While scientists may not have conclusive evidence of the presence of liquid water on Mars today, they do have ample proof of ice, suggesting that water in a liquid form likely existed on the red planet at some point in its past.
The latest images beamed back by the ESA-operated Mars Express orbiter, showing an ice-filled Korolev Crater, only adds to that growing pile of data that indicates there are ice bodies aplenty on the planet.
The ESA-released images are stunning composites of five separate strips of photos snapped by the orbiter’s High-Resolution Stereo Camera (HRSC) over the course of five orbits around the planet.
The 52-mile-across impact crater, filled almost to the brim with solid white ice, can be seen in all its Martian glory in the awe-inspiring images below.
It is named after Sergei Korolev, the Moscow-born lead rocket- engineer and spacecraft designer during the space race between the U.S. and the U.S.S.R. in the fifties and sixties
Regarded by many as the “father of practical astronautics,” the Soviet-era rocket man played a significant part in the development of Sputnik 1 and the R-7 Rocket, as well as launching Laika and the first human being into space.
So important was Korolev to the Soviet scheme of things that only a selected few knew his real name.
To protect him from possible assassination attempts by the United States during the cold war, he was known simply as Glavny Konstruktor – Russian for Chief Designer.
It wasn’t until after his death in 1966 that his full identity was made public and he was awarded due recognition for his immense contributions to the Soviet cause.
Coming back to the point, the ice is more than 1.2-mile-thick in the middle of the crater and stays frozen all through the Martian year (nearly 23 Earth months) – thanks to a phenomenon called “cold trap.”
As the Martian air flows over the rim and across the icy surface of the crater, it cools down and sinks, forming a protective layer of permanently cold air that insulates the ice from warmer influences.
According to ESA estimates, there’s about 528 cubic miles, or 2,200 cubic kilometers, of water ice inside the crater, which is roughly the same volume as Canada’s Great Bear Lake.

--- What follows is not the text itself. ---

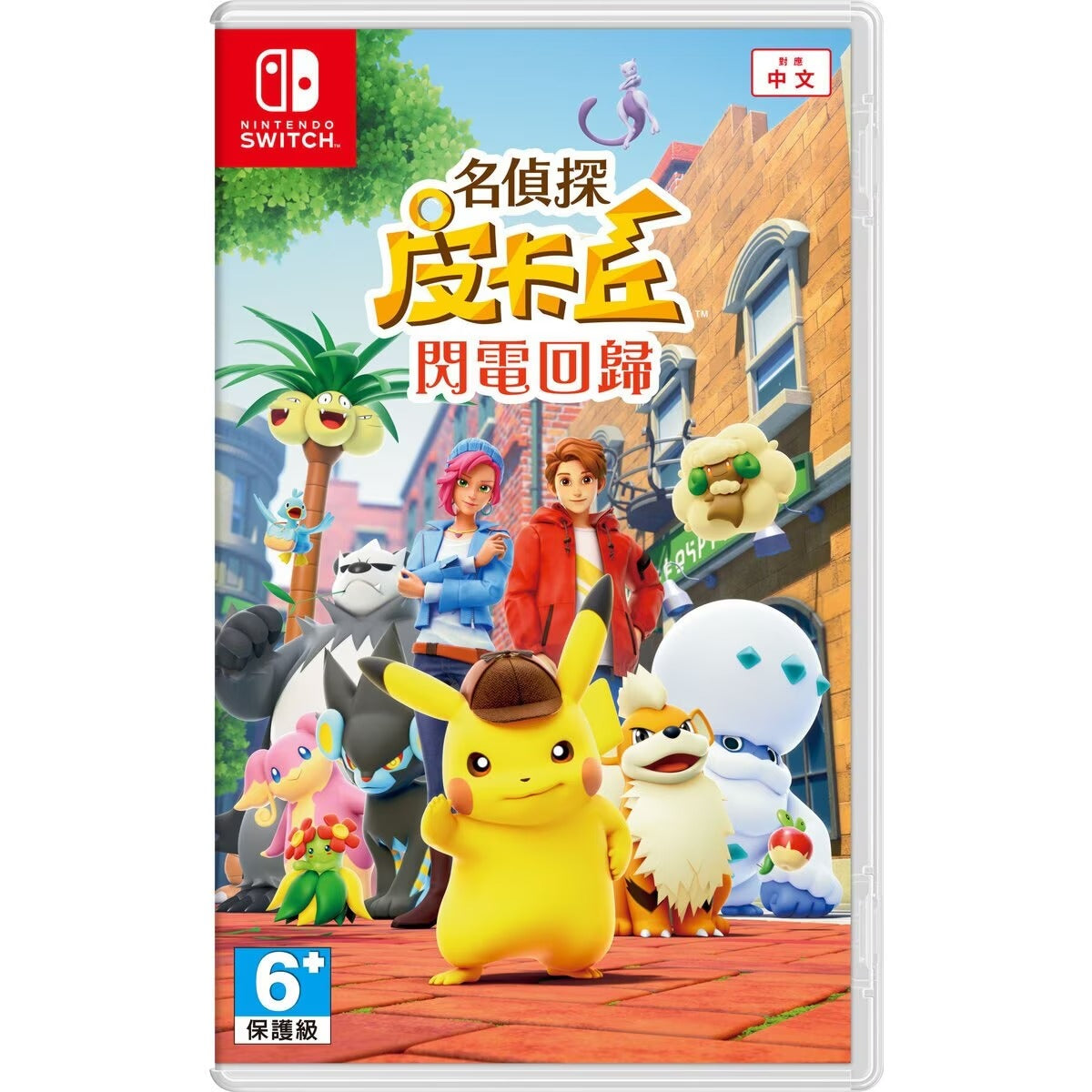 Detective Pikachu: Return of the Lightning (Chinese version) - Game software compatible with Switch 1 &amp; 2 consoles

Part of the ESA-managed Mars Express mission, the Mars Express spacecraft was launched atop a Russian-built Soyuz-FG/Fregat rocket way back in June 2003.

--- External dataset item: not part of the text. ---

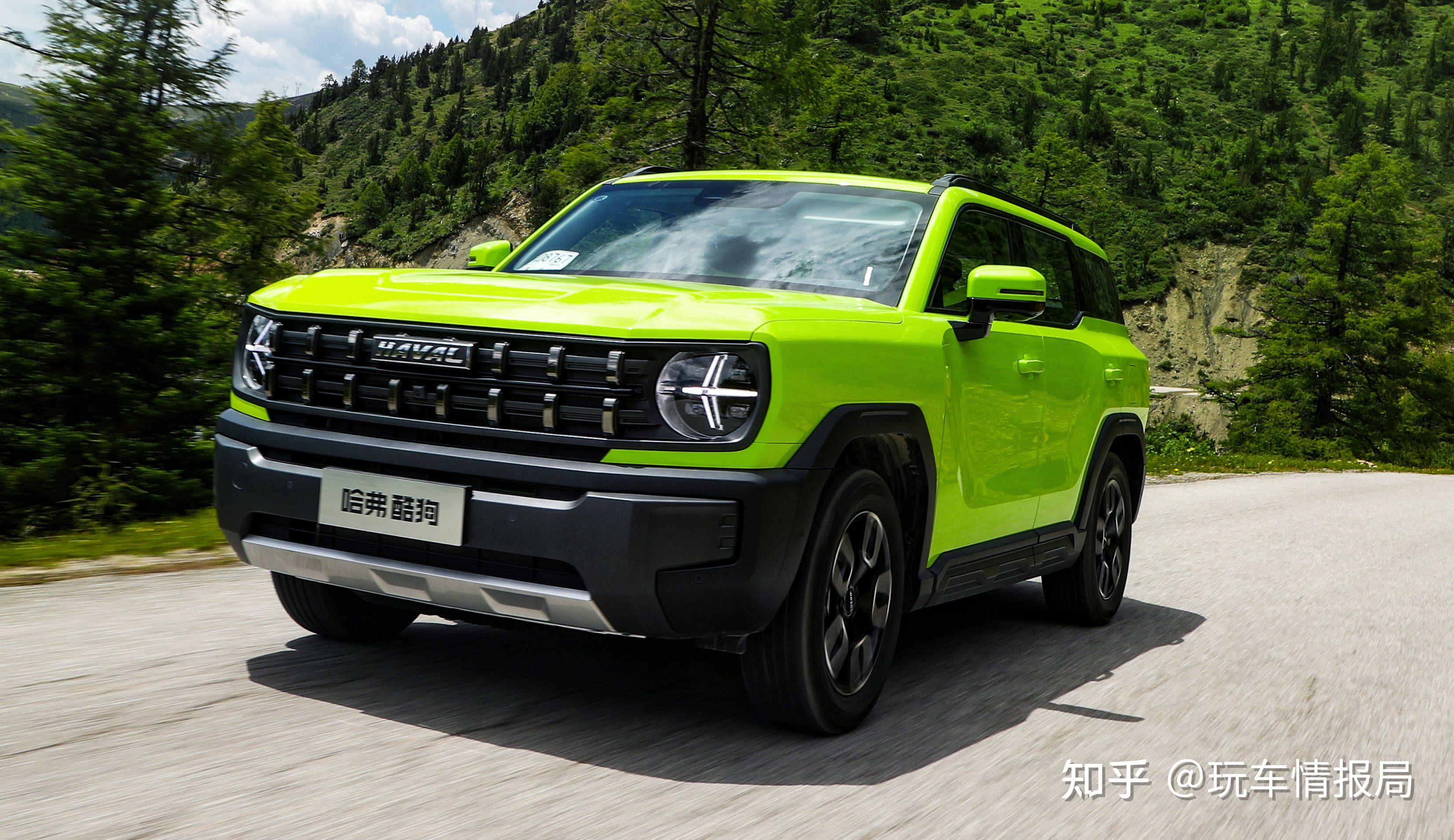 哈弗猛龙祥龙威龙霹雳狗来了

The two-part Mars Express, consisting of the Mars Express orbiter and the Beagle 2 lander, entered Mars’ orbit on Christmas Day the same year.
The lander’s mission to perform exobiology and geochemistry research failed due to post-landing glitches.
The orbiter, however, continued on and has since been at it, doing everything from imaging and mapping the planet, to radar sounding its subsurface and performing a host of other studies – not to mention sending back gorgeous images we saw above.
As recently as earlier this year, researchers at the Italian Space Agency also discovered evidence of liquid water under the red planet – thanks again to the Mars Express orbiter.
Published in the journal Science in July, the study suggested the possible existence of a lake of liquid water beneath the red planet’s south polar ice cap.
The evidence, however, cannot be called conclusive by any stretch of the imagination until further research clears all doubts about the discovery.
The data was collected by an instrument called MARSIS (Mars Express Advanced Radar for Subsurface and Ionosphere Sounding) onboard the orbiter.
Probing the Planum Australe – the southern polar plain on Mars – between May 2012 and December 2015, MARSIS was able to compile radar profiles that were found to contain evidence of a body of liquid water trapped less than a mile below the ice-capped surface.
While the MARSIS data didn’t help in determining the depth of the subsurface water layer, the researchers do estimate it to be at least one meter thick.
The MARSIS modus operandi was to send out low-frequency radar signals to the surface and immediate subsurface of the Planum Australe region of the planet, thereby enabling the research team to study the signals that were bounced back to Mars Express.
Speaking about his team’s findings, Italian National Institute for Astrophysics professor and lead author of the research paper, Roberto Orosei, had said:
“This really qualifies this as a body of water. A lake, not some kind of meltwater filling some space between rock and ice, as happens in certain glaciers on Earth.”
The researchers said there was a strong possibility of more such water bodies lying hidden beneath the Martian surface, based on a somewhat weird logic that they haven’t found any evidence that suggests otherwise.
“There is no reason to conclude that the presence of subsurface water on Mars is limited to a single location,” they wrote.
Orsei was also upbeat about the possible presence of more such subsurface water reservoirs on the plain.
”This is just one small study area,” Orosei said in a statement at the time.
“It is an exciting prospect to think there could be more of these underground pockets of water elsewhere, yet to be discovered,” he said.
For water to remain in liquid form in temperatures that researchers estimate is somewhere between -10 and -30 Celsius, the water is likely to be highly saline, which basically means it was, probably, never conducive to any kind of life form.
“It’s plausible that the water may be an extremely cold, concentrated brine, which would be pretty challenging for life,” Dr. Claire Cousins, an astrobiologist from the University of St Andrews, UK – was quoted by BBC as saying.